Biologics Consulting is seeking to hire a Medical Device regulatory expert with experience in software and digital health technologies. The candidate should have at a minimum a Bachelor’s degree in engineering or computer sciences, with at least 5-7 years of experience within FDA’s Center for Devices and Radiological Health or within the medical device software or digital health industries. Industry candidates must have extensive experience with the preparation and submission of FDA premarket submissions for digital health and software devices. Regulatory agency candidates must have direct experience with reviewing medical devices that contain software, with experience reviewing digital health products as a plus. Industry and FDA candidates who also have experience with quality systems and design controls are especially encouraged to apply.

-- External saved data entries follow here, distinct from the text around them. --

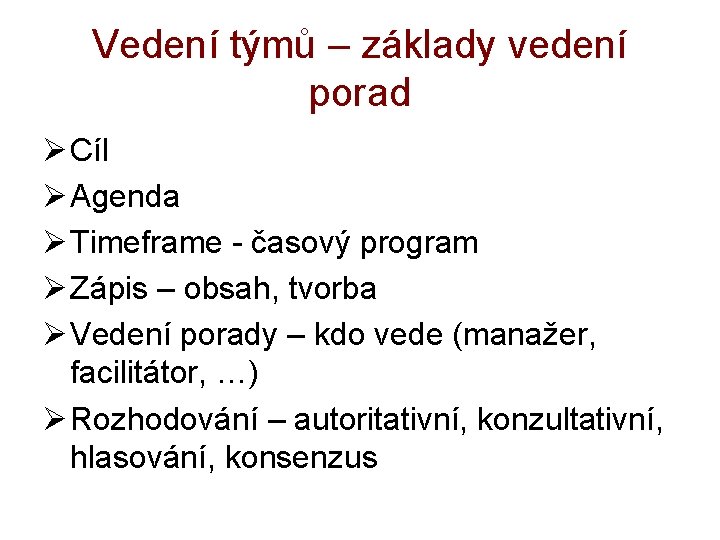 Vedení týmů – základy vedení porad

➢ Cíl
➢ Agenda
➢ Timeframe - časový program
➢ Zápis – obsah, tvorba
➢ Vedení porady – kdo vede (manažer, facilitátor, …)
➢ Rozhodování – autoritativní, konzultativní, hlasování, konsenzus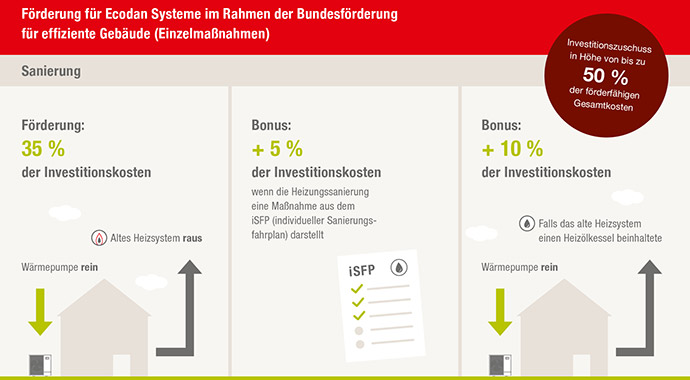 Förderung für Ecodan Systeme im Rahmen der Bundesförderung für effiziente Gebäude (Einzelmaßnahmen)

Investitionszuschuss in Höhe von bis zu 50 % der förderfähigen Gesamtkosten

Sanierung

Förderung:
35 %
der Investitionskosten

Altes Heizsystem raus

Wärmepumpe rein

Bonus:
+ 5 %
der Investitionskosten

wenn die Heizungssanierung eine Maßnahme aus dem iSFP (individueller Sanierungsfahrplan) darstellt

iSFP

Bonus:
+ 10 %
der Investitionskosten

Falls das alte Heizsystem einen Heizölkessel beinhaltete

Wärmepumpe rein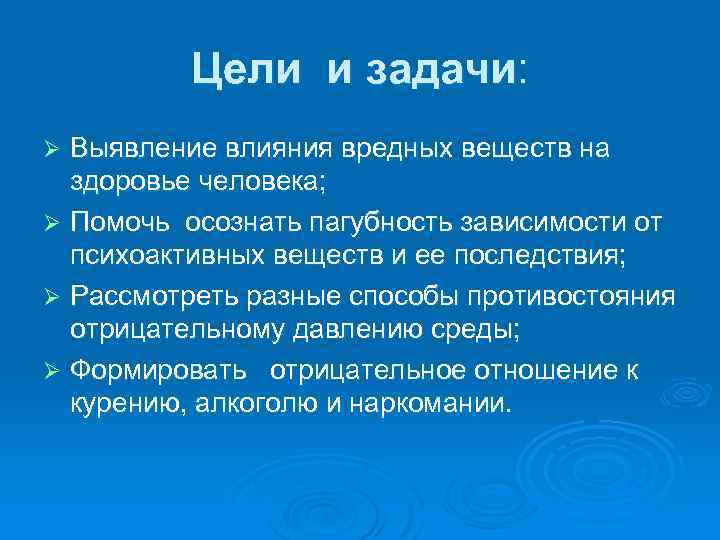 Цели и задачи:

➢ Выявление влияния вредных веществ на здоровье человека;

➢ Помочь осознать пагубность зависимости от психоактивных веществ и ее последствия;

➢ Рассмотреть разные способы противостояния отрицательному давлению среды;

➢ Формировать отрицательное отношение к курению, алкоголю и наркомании.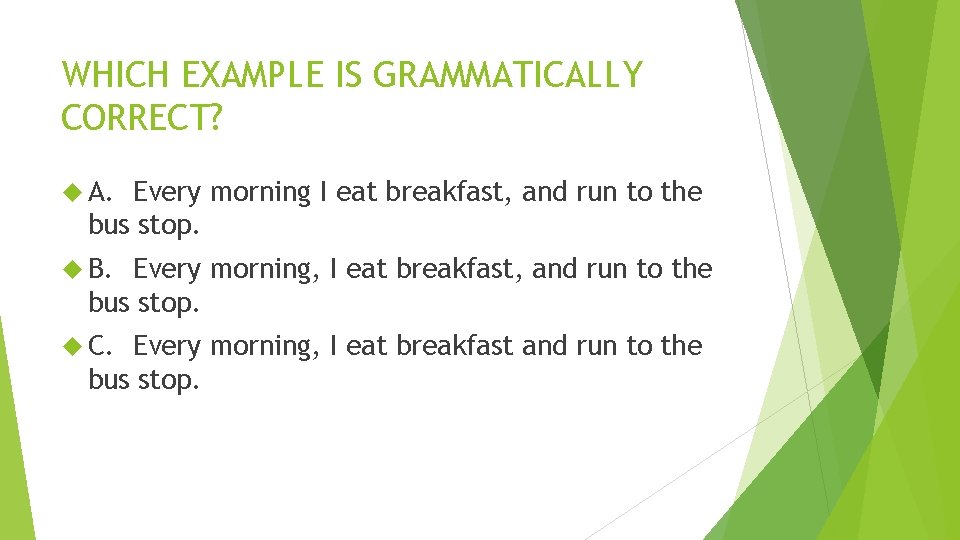 WHICH EXAMPLE IS GRAMMATICALLY CORRECT?

A. Every morning I eat breakfast, and run to the bus stop.

B. Every morning, I eat breakfast, and run to the bus stop.

C. Every morning, I eat breakfast and run to the bus stop.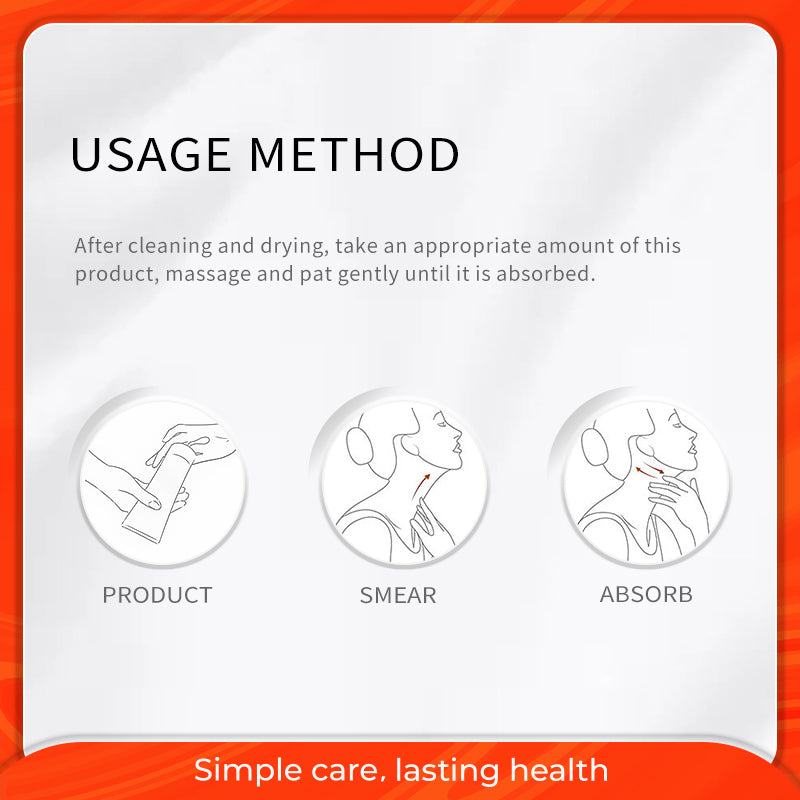 USAGE METHOD

After cleaning and drying, take an appropriate amount of this product, massage and pat gently until it is absorbed.

PRODUCT

SMEAR

ABSORB

Simple care, lasting health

This position involves working as a consultant directly with medical product companies to advise them on regulatory strategy, assist in the development of documentation to support premarket submissions, as well as the actual preparation and submission of premarket applications. Candidates should be problem-solvers with a strong scientific background, including knowledge of FDA guidance documents and regulatory policy in the area of software and digital health technology. Candidates must also have excellent interpersonal, oral and written communication skills, and be able to manage multiple competing priorities.

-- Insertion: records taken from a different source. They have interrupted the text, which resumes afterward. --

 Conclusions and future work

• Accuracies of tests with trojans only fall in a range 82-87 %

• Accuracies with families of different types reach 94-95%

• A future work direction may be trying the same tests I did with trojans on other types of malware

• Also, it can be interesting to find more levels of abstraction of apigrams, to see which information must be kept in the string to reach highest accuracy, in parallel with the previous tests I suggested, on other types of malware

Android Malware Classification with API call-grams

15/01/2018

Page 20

This is a full-time salary plus performance based bonus position.
Telecommuting is allowed.
Internal Number: 1027
About Biologics Consulting Group, Inc.
Biologics Consulting Group, Inc. is the leading regulatory consulting firm in product development and regulatory strategy for Biologics, Drugs, and Medical Devices. For over 25 years Biologics Consulting Group has supported clients in the preparation and review of CBER, CDER and CDRH regulatory applications, product development strategies, Quality (CMC) requirements, pre-clinical and clinical study designs, GLP/GCP/GMP audits, and strategic business planning.